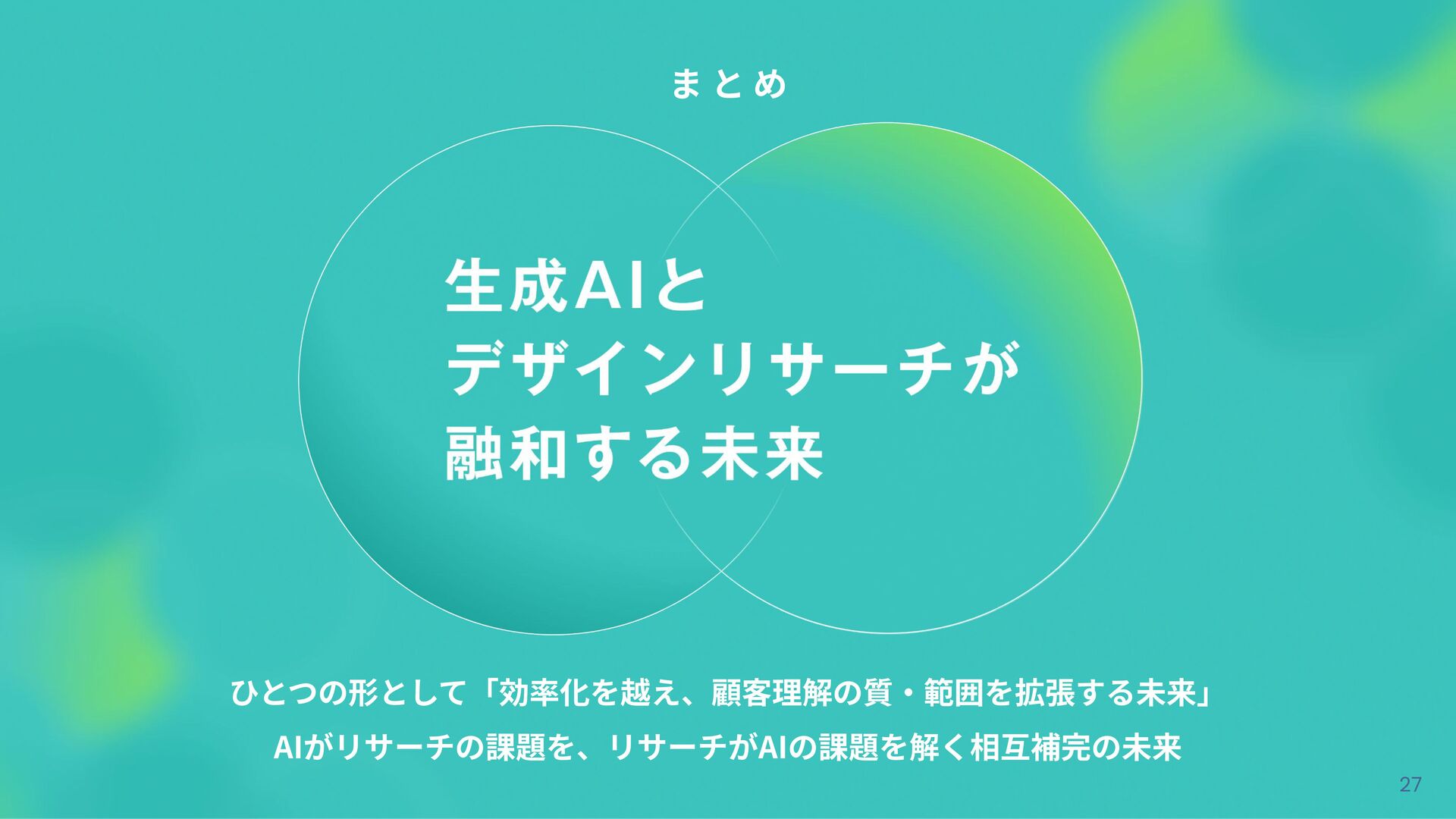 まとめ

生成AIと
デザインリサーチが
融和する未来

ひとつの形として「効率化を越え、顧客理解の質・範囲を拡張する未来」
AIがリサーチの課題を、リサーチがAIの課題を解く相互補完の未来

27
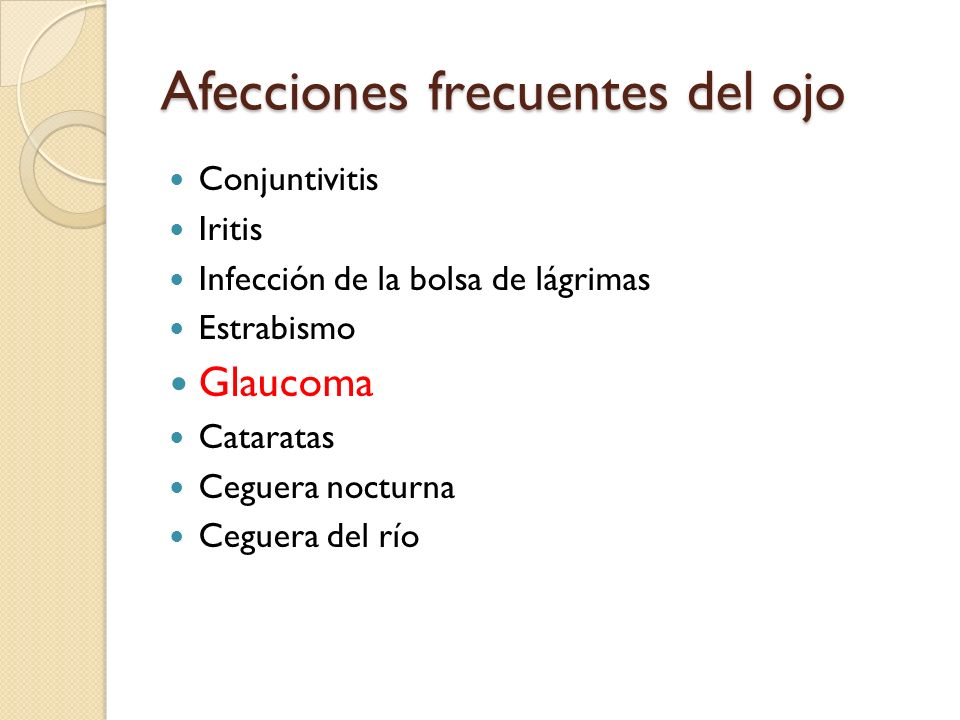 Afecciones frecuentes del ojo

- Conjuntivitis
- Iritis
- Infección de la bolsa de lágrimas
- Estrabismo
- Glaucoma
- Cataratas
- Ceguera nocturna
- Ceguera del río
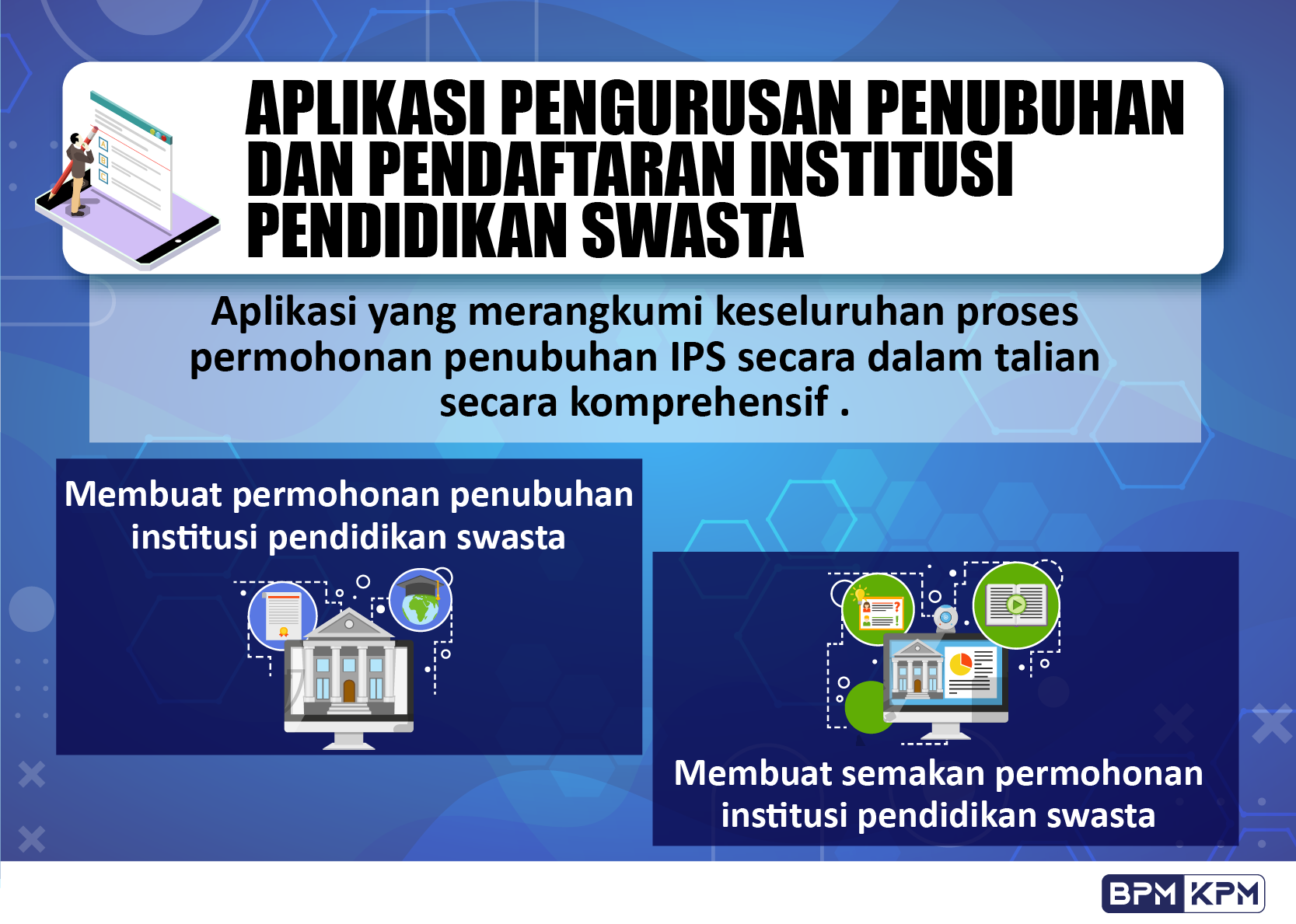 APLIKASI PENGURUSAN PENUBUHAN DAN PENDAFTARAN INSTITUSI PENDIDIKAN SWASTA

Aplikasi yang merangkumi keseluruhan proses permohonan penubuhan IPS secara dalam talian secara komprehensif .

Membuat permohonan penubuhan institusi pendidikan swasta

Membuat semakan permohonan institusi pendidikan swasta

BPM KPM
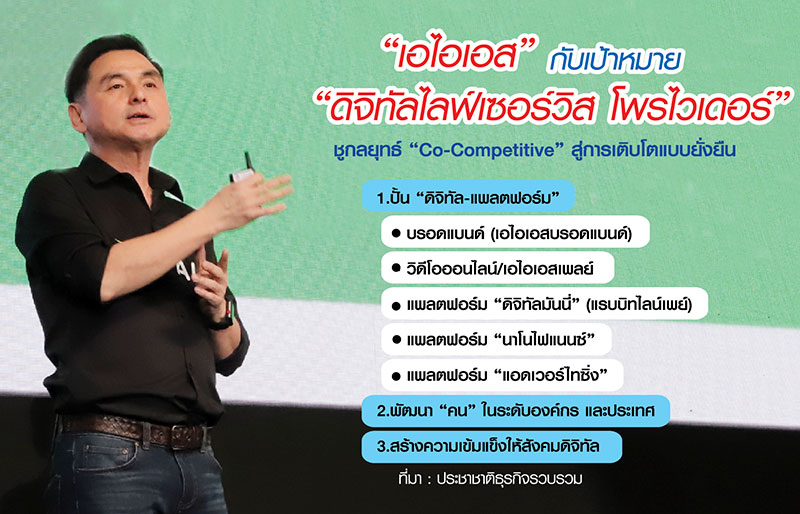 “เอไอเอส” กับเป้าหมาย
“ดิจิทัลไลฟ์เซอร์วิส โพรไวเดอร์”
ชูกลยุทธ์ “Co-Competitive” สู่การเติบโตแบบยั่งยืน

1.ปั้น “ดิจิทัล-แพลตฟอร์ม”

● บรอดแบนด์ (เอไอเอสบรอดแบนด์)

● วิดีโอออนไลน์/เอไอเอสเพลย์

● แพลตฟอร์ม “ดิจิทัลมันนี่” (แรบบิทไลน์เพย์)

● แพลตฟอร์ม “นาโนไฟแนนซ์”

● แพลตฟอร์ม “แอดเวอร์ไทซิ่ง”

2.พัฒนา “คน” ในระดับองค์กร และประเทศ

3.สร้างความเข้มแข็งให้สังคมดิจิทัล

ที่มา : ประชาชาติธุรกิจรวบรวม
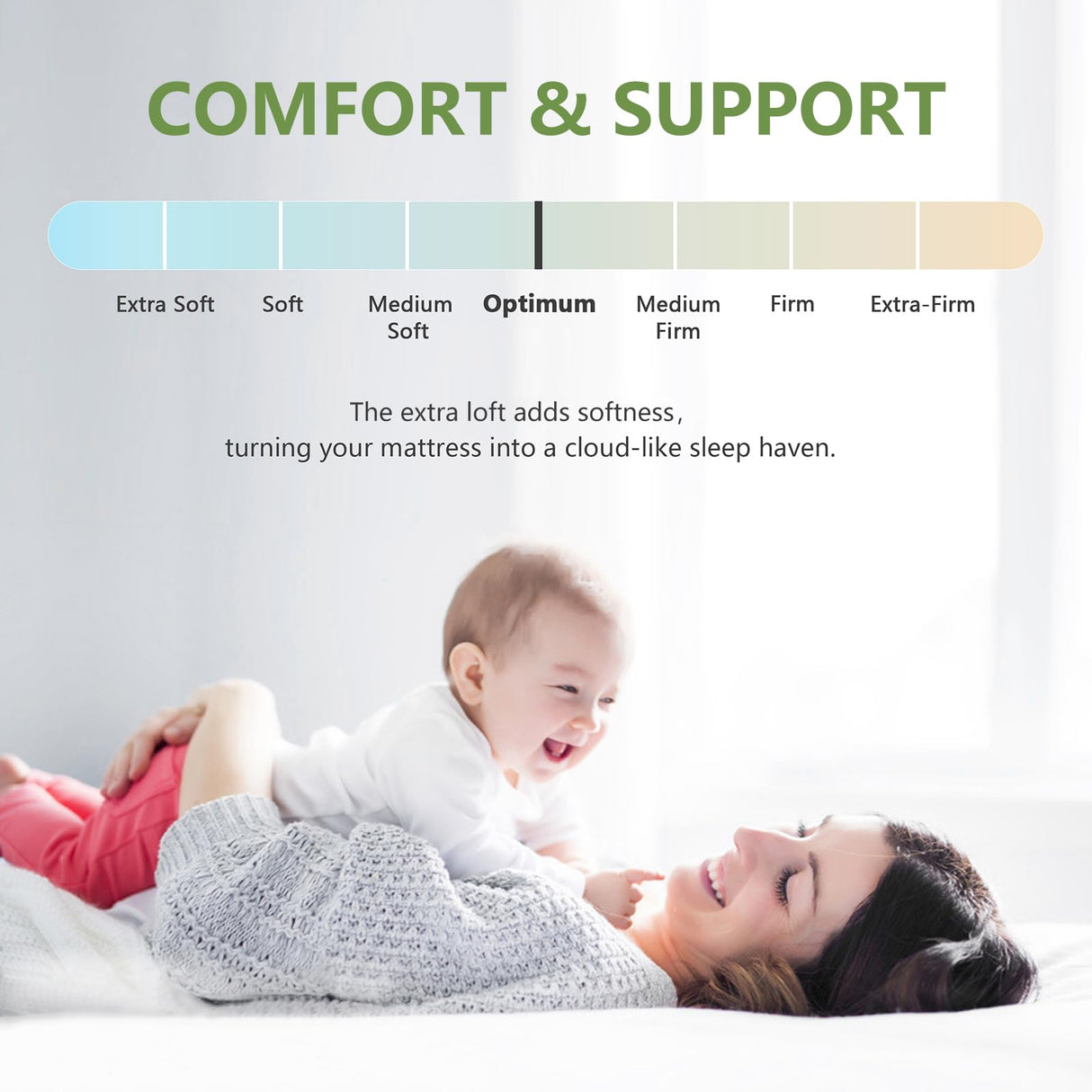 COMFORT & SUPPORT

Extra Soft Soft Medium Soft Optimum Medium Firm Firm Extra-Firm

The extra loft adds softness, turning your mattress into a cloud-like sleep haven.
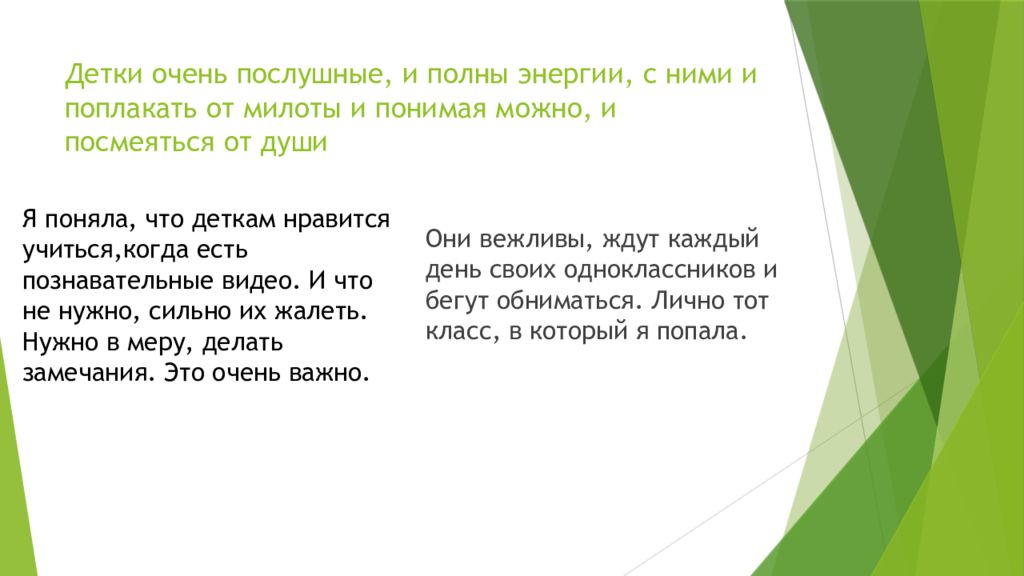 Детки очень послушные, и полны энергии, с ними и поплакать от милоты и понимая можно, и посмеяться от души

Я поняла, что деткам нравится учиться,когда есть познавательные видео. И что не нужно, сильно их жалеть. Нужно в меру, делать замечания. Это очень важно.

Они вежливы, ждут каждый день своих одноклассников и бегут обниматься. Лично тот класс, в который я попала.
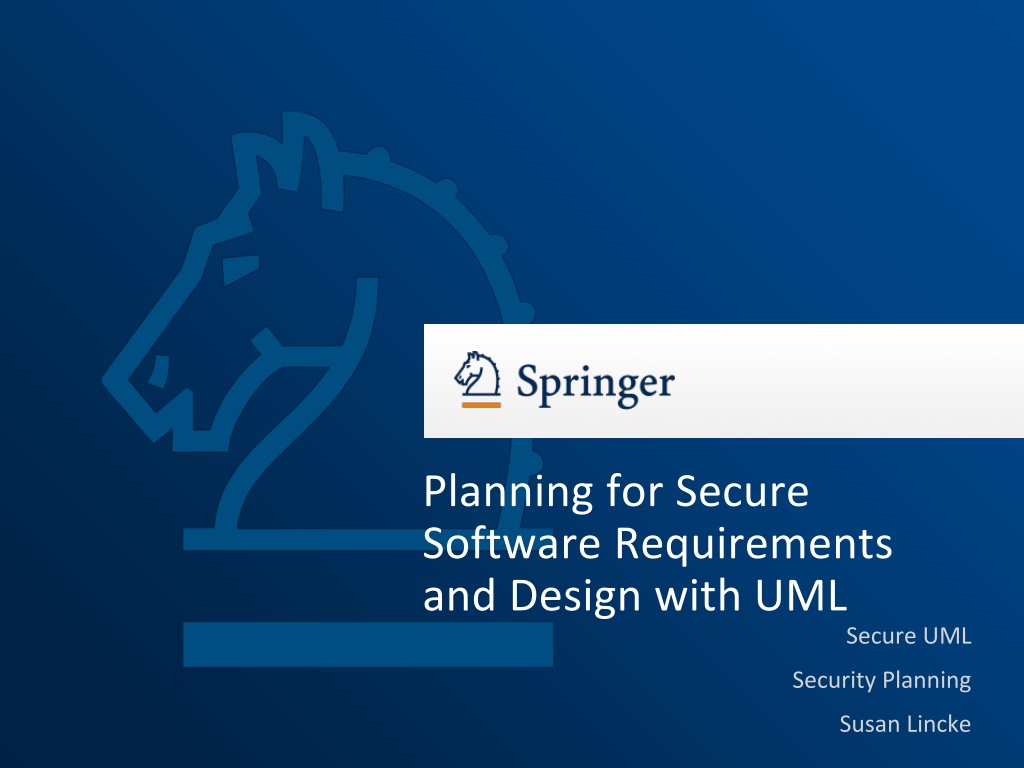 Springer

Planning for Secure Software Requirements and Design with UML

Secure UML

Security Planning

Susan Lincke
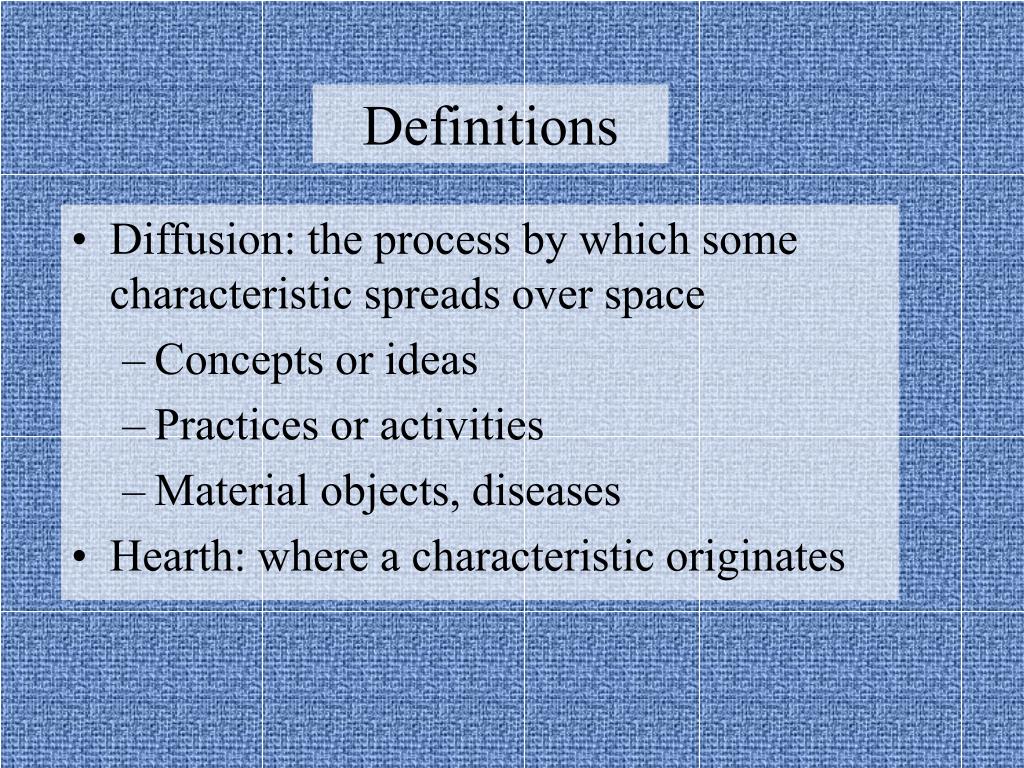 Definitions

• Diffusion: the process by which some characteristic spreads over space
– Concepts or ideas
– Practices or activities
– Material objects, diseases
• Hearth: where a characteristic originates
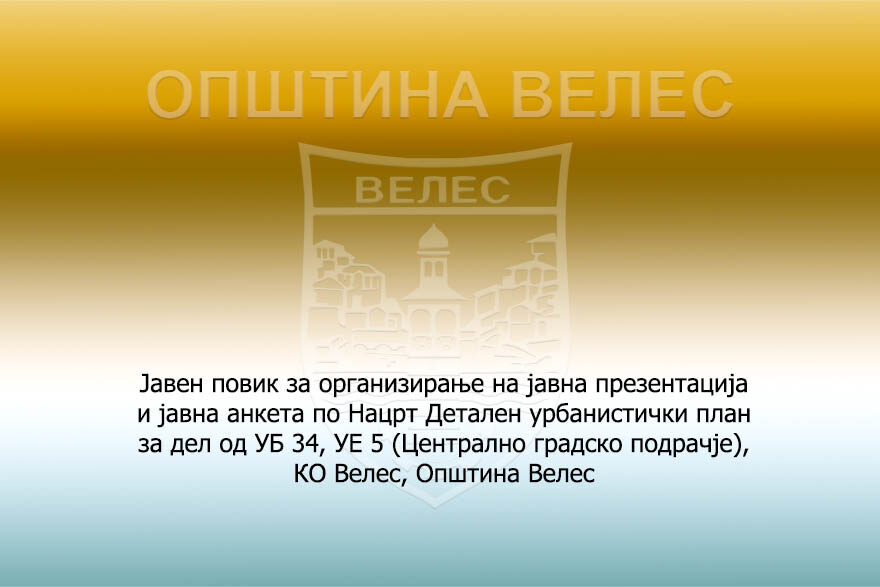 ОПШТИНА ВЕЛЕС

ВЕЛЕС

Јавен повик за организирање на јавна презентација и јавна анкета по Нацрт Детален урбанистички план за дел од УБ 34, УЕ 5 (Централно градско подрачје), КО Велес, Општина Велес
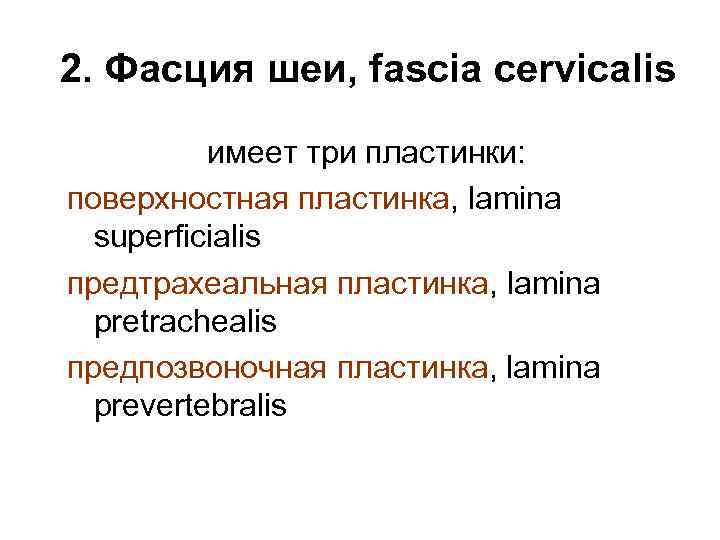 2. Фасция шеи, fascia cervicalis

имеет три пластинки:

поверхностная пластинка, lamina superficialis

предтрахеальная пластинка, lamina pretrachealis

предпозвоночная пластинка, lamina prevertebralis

_ _ _ _ _

DIRECTIONS — Reproduce every line from the preceding data in which the word "lamina" can be found.

TASK RESPONSE —
поверхностная пластинка, lamina superficialis
предтрахеальная пластинка, lamina pretrachealis
предпозвоночная пластинка, lamina prevertebralis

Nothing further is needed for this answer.